We compared cuGraph against Spark on artificial graphs from the WebSearch PageRank benchmark in Intel-bigdata/HiBench. HiBench is a Big Data benchmark suite that helps evaluate different big data frameworks. In our experimental setting, sizes vary from 3GB (2 billion edges) to 300GB (16 billion edges). In the figure below, the column on the right shows the number of GPUs needed to run the multi-GPU PageRank feature. cuGraph results were obtained on a DGX-2 (1 node, 16 GPUs) and Spark results were obtained on GCP dataproc, n1-standard-8 instance with up to 100 nodes.
The figure below compares the performance of the new multi-GPU PageRank algorithm to Spark by looking at the end-to-end pipeline. In this pipeline, I/O times (CSV read/write) are included. We set the number of PageRank iterations to be 20 to reflect real use cases.
On the largest dataset (16 billion edges) using 100 nodes, it takes Spark 3.5 hours to complete this pipeline while cuGraph takes only 2.5 minutes on a single DGX-2 server. This equates to an 80x improvement in performance.

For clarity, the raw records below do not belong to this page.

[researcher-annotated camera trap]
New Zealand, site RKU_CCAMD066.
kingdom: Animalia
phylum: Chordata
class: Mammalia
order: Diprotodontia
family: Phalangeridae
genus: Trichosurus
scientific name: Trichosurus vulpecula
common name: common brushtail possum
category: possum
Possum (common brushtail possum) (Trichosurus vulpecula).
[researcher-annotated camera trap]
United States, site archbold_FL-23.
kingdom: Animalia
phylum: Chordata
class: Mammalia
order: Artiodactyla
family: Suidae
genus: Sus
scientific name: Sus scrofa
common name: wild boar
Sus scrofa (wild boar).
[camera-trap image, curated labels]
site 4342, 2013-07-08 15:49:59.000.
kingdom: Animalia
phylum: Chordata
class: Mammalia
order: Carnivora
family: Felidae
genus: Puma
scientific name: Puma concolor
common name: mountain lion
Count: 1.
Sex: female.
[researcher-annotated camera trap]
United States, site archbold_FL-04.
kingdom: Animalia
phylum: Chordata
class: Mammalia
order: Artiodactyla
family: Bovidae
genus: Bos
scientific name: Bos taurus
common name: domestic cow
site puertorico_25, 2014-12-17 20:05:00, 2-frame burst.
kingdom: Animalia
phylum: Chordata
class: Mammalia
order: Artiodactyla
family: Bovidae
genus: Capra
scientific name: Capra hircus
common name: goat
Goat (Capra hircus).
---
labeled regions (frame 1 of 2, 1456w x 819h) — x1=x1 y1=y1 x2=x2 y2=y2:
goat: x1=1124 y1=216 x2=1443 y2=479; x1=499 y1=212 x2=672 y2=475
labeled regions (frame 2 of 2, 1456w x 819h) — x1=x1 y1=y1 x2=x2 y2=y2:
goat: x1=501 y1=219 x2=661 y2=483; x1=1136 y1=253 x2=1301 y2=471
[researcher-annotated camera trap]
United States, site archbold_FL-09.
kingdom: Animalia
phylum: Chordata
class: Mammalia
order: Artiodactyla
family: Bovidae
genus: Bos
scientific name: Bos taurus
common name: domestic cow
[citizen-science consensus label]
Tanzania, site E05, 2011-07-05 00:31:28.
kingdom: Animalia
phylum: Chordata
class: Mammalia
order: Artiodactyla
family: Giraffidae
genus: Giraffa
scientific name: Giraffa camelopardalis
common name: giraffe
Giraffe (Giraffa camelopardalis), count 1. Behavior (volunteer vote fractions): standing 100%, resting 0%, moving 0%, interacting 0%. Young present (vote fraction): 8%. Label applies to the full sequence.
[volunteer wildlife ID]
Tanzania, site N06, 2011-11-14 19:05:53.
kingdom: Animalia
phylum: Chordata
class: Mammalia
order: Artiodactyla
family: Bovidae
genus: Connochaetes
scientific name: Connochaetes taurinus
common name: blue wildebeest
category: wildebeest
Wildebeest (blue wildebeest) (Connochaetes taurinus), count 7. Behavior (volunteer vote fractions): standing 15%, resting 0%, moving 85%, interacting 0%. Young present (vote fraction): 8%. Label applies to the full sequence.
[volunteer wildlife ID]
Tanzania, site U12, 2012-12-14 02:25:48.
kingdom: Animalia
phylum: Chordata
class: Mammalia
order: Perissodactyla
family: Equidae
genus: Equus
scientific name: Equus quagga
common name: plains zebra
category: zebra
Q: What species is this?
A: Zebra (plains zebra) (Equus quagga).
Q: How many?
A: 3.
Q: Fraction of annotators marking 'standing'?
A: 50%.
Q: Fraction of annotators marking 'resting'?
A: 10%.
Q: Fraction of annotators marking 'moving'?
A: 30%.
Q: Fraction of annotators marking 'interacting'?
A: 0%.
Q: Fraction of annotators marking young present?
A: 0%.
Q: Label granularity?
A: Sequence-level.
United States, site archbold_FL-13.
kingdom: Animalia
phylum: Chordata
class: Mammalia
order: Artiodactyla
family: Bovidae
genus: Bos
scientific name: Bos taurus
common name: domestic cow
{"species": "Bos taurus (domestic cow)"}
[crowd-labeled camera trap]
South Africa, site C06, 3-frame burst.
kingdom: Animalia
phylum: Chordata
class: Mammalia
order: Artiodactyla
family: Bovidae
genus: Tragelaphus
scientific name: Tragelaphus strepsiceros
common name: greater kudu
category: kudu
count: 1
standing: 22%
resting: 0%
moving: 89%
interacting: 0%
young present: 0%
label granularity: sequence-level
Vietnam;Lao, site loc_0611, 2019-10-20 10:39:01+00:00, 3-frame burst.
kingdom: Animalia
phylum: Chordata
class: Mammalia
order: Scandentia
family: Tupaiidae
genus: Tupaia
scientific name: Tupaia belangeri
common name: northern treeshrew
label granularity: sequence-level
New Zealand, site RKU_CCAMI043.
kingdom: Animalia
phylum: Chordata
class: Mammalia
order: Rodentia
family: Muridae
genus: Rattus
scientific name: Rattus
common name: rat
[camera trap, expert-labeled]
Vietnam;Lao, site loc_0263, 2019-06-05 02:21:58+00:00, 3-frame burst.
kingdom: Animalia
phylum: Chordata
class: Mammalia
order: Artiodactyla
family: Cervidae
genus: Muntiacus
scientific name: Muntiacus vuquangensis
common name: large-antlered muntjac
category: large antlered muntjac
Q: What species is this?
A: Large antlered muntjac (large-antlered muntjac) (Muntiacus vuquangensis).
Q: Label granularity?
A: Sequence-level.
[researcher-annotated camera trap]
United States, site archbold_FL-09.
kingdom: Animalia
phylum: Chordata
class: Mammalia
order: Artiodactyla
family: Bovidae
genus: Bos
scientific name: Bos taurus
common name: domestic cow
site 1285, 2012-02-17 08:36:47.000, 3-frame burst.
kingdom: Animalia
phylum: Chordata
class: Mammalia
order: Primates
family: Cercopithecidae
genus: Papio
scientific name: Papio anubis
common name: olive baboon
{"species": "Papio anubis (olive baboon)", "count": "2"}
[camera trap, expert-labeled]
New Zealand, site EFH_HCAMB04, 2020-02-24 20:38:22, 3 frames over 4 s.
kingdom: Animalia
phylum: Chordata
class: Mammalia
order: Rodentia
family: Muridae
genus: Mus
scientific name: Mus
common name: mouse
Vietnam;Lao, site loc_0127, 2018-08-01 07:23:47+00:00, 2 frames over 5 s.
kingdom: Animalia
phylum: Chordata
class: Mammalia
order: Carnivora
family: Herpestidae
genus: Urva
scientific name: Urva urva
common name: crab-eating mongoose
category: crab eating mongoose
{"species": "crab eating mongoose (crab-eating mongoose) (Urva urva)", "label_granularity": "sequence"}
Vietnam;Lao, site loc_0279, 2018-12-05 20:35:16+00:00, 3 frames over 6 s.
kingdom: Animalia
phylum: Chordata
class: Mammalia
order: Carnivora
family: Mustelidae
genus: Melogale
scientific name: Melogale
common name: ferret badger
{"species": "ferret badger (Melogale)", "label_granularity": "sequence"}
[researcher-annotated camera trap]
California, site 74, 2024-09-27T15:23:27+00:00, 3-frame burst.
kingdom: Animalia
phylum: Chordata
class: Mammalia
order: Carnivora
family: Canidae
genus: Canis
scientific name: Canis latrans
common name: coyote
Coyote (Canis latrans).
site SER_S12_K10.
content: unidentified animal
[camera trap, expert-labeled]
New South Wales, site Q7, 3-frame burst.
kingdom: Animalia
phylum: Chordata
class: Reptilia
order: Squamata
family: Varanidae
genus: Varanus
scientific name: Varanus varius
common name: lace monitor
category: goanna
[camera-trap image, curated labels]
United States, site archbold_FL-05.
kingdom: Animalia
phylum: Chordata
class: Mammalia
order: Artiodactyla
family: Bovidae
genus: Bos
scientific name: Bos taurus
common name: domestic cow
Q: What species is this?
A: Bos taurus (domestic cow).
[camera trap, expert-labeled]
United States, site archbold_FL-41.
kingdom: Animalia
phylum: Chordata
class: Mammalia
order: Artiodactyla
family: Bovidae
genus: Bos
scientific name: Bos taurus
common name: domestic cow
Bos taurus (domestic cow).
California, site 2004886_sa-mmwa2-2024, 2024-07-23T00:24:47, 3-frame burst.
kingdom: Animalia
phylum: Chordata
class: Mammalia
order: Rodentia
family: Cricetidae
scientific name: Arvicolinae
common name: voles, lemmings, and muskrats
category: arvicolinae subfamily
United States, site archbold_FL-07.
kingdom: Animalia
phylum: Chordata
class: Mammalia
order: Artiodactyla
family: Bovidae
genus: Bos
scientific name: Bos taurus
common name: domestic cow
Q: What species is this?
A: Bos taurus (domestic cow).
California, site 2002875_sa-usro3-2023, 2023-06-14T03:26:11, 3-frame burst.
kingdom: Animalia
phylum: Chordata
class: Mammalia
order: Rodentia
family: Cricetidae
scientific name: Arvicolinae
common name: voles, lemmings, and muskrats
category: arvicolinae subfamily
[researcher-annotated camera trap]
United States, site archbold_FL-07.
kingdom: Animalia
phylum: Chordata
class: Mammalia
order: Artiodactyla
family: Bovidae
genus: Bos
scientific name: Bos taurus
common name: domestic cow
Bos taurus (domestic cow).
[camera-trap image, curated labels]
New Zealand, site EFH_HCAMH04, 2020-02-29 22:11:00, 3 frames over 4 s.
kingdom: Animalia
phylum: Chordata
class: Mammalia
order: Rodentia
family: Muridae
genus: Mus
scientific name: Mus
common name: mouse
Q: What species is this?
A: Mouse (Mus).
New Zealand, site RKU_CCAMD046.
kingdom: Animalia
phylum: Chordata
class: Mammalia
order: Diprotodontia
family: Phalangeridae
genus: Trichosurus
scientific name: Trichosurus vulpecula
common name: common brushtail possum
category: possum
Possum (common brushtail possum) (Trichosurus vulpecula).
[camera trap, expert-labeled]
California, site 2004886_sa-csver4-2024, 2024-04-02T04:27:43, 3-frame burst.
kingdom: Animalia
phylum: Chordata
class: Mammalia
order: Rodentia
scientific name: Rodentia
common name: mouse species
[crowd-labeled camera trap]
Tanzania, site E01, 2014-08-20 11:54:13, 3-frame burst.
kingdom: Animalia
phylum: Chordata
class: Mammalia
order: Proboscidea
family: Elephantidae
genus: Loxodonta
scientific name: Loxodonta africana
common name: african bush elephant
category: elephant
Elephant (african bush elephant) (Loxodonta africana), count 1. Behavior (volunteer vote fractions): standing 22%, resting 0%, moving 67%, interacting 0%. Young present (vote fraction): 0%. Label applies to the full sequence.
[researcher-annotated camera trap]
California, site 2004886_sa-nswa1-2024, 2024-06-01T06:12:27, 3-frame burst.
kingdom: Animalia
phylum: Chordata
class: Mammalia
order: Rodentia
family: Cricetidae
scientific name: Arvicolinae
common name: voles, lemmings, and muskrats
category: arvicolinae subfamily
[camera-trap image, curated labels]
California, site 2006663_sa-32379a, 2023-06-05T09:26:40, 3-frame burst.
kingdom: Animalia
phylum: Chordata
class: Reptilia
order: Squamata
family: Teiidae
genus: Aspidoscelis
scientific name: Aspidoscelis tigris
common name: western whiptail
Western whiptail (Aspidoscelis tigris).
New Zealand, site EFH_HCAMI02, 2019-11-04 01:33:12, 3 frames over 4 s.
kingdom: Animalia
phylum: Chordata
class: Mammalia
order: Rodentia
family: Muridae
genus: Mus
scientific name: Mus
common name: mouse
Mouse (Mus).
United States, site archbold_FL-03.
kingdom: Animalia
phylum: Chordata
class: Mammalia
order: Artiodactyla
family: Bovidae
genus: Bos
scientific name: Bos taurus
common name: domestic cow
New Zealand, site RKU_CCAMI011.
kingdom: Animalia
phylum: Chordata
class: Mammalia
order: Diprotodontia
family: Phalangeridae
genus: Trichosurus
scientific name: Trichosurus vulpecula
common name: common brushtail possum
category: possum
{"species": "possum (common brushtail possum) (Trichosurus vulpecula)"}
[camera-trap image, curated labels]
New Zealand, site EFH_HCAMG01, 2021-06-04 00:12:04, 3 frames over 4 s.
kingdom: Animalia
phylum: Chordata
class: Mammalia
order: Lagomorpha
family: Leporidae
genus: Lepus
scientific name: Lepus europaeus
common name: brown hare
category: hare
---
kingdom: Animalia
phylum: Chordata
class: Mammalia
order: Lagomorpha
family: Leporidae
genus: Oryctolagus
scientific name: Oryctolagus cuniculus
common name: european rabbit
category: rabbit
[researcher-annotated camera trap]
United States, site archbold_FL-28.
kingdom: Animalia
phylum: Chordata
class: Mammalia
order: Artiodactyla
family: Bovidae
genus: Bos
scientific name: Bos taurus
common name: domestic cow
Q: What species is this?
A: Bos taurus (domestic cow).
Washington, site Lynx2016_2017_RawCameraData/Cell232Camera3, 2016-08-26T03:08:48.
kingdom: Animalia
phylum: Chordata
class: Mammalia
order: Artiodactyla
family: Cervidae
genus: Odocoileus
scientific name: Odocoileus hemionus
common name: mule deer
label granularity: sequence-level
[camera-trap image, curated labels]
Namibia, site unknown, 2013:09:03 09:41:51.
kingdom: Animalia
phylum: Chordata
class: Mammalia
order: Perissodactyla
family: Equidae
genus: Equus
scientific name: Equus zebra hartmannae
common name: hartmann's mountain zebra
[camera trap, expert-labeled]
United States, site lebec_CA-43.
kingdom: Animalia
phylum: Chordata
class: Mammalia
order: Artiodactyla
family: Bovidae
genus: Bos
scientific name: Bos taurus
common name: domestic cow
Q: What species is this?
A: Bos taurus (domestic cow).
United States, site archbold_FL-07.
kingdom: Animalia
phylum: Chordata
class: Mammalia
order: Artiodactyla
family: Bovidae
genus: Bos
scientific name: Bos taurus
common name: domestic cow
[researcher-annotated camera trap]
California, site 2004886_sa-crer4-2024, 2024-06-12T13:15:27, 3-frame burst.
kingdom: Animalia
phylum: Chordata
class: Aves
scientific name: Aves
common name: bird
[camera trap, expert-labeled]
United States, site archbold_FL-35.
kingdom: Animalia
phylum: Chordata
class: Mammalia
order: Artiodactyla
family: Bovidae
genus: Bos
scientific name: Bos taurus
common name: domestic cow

Speedup increases as the size and number of iterations increases. This is due to the fact that I/O times amount for the bulk of the end-to-end runtimes and remain constant as the number of iterations is changed. For instance, the speedup would be 19x, instead of 80x, if we were to run 3 iterations. On the largest dataset, one PageRank iteration takes 1 second when looking only at the python call and excluding I/O time.
The image below shows cuGraph’s multi-GPU PageRank Solver runtime (excluding I/O) for various sizes and iterations.
As shown in the previous section, the PageRank solver time includes constant overheads and transformations when looking at it from the Python perspective. One iteration of the CUDA solver is actually only 0.4s on the largest dataset (16 billion edges) which corresponds to 38 billion traversed edges per second.
What comes next
The roadmap is for additional analytic and constant improvement in performance and user experience, with the goal being that more cuGraph algorithms support multi-GPU. The cuGraph team is eager to hear feedback and impressions of this first multi-GPU feature. A series of blogs on graph analytics is planned, so look for more blogs on cuGraph to come.